With the listing in front of you, retype it exactly.

ENTRIES PROVIDED:
►

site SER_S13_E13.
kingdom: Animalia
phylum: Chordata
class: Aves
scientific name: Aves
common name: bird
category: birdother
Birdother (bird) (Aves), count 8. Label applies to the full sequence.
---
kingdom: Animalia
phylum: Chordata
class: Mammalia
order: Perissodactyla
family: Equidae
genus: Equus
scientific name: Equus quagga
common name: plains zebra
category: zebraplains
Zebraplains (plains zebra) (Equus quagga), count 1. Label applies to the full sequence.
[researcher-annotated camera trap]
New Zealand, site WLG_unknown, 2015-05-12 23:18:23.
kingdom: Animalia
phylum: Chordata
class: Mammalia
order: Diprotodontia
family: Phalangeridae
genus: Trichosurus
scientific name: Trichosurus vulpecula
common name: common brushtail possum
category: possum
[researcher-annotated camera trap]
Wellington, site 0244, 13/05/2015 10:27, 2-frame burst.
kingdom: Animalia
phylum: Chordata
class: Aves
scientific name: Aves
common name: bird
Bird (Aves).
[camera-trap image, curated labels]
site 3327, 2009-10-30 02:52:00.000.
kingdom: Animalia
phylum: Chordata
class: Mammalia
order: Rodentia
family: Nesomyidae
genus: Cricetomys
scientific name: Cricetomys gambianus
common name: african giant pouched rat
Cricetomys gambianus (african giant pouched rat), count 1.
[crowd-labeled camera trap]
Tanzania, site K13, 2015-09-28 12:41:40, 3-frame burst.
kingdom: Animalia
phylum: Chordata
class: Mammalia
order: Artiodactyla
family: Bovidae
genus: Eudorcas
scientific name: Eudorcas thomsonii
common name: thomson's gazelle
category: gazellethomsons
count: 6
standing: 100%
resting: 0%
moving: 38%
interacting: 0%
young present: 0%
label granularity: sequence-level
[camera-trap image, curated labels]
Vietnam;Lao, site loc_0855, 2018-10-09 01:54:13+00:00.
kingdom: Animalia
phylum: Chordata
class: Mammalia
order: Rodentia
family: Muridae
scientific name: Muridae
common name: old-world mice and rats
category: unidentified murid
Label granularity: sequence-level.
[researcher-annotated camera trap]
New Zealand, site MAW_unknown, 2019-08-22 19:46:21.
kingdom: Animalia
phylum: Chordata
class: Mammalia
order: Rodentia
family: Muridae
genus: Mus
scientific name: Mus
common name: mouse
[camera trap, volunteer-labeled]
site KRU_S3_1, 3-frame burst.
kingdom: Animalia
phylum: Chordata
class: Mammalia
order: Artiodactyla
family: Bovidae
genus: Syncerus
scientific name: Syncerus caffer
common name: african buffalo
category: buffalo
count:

◄

SOLUTION TO THE EXERCISE:
site SER_S13_E13.
kingdom: Animalia
phylum: Chordata
class: Aves
scientific name: Aves
common name: bird
category: birdother
Birdother (bird) (Aves), count 8. Label applies to the full sequence.
---
kingdom: Animalia
phylum: Chordata
class: Mammalia
order: Perissodactyla
family: Equidae
genus: Equus
scientific name: Equus quagga
common name: plains zebra
category: zebraplains
Zebraplains (plains zebra) (Equus quagga), count 1. Label applies to the full sequence.
[researcher-annotated camera trap]
New Zealand, site WLG_unknown, 2015-05-12 23:18:23.
kingdom: Animalia
phylum: Chordata
class: Mammalia
order: Diprotodontia
family: Phalangeridae
genus: Trichosurus
scientific name: Trichosurus vulpecula
common name: common brushtail possum
category: possum
[researcher-annotated camera trap]
Wellington, site 0244, 13/05/2015 10:27, 2-frame burst.
kingdom: Animalia
phylum: Chordata
class: Aves
scientific name: Aves
common name: bird
Bird (Aves).
[camera-trap image, curated labels]
site 3327, 2009-10-30 02:52:00.000.
kingdom: Animalia
phylum: Chordata
class: Mammalia
order: Rodentia
family: Nesomyidae
genus: Cricetomys
scientific name: Cricetomys gambianus
common name: african giant pouched rat
Cricetomys gambianus (african giant pouched rat), count 1.
[crowd-labeled camera trap]
Tanzania, site K13, 2015-09-28 12:41:40, 3-frame burst.
kingdom: Animalia
phylum: Chordata
class: Mammalia
order: Artiodactyla
family: Bovidae
genus: Eudorcas
scientific name: Eudorcas thomsonii
common name: thomson's gazelle
category: gazellethomsons
count: 6
standing: 100%
resting: 0%
moving: 38%
interacting: 0%
young present: 0%
label granularity: sequence-level
[camera-trap image, curated labels]
Vietnam;Lao, site loc_0855, 2018-10-09 01:54:13+00:00.
kingdom: Animalia
phylum: Chordata
class: Mammalia
order: Rodentia
family: Muridae
scientific name: Muridae
common name: old-world mice and rats
category: unidentified murid
Label granularity: sequence-level.
[researcher-annotated camera trap]
New Zealand, site MAW_unknown, 2019-08-22 19:46:21.
kingdom: Animalia
phylum: Chordata
class: Mammalia
order: Rodentia
family: Muridae
genus: Mus
scientific name: Mus
common name: mouse
[camera trap, volunteer-labeled]
site KRU_S3_1, 3-frame burst.
kingdom: Animalia
phylum: Chordata
class: Mammalia
order: Artiodactyla
family: Bovidae
genus: Syncerus
scientific name: Syncerus caffer
common name: african buffalo
category: buffalo
count:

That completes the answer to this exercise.